-- ASSIGNMENT --
An exact copy of the lines from the one containing "event: flare" through the final line of the records is the only acceptable answer.

[Stored data]
Segment Open

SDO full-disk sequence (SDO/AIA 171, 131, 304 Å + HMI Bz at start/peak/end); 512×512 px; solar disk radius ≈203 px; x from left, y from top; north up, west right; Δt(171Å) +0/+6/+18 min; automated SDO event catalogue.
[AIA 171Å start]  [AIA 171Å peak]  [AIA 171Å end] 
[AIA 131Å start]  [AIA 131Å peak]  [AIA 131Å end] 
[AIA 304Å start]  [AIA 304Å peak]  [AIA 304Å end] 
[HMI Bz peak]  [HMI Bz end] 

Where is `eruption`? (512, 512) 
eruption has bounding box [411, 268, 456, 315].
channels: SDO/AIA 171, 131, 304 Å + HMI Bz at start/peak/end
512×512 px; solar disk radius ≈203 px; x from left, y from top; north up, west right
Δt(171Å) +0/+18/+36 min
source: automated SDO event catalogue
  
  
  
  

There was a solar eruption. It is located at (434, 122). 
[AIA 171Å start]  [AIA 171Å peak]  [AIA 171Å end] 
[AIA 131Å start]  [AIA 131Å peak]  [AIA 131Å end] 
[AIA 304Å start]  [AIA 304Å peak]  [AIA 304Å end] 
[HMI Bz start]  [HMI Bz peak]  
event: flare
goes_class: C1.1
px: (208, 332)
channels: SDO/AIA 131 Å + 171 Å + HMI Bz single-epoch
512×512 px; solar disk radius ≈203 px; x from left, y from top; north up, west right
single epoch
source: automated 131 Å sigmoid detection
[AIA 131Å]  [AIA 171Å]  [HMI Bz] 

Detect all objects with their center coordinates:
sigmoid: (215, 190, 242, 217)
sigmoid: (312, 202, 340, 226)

Segment Closed

-- RESULT OF THIS TASK --
event: flare
goes_class: C1.1
px: (208, 332)
channels: SDO/AIA 131 Å + 171 Å + HMI Bz single-epoch
512×512 px; solar disk radius ≈203 px; x from left, y from top; north up, west right
single epoch
source: automated 131 Å sigmoid detection
[AIA 131Å]  [AIA 171Å]  [HMI Bz] 

Detect all objects with their center coordinates:
sigmoid: (215, 190, 242, 217)
sigmoid: (312, 202, 340, 226)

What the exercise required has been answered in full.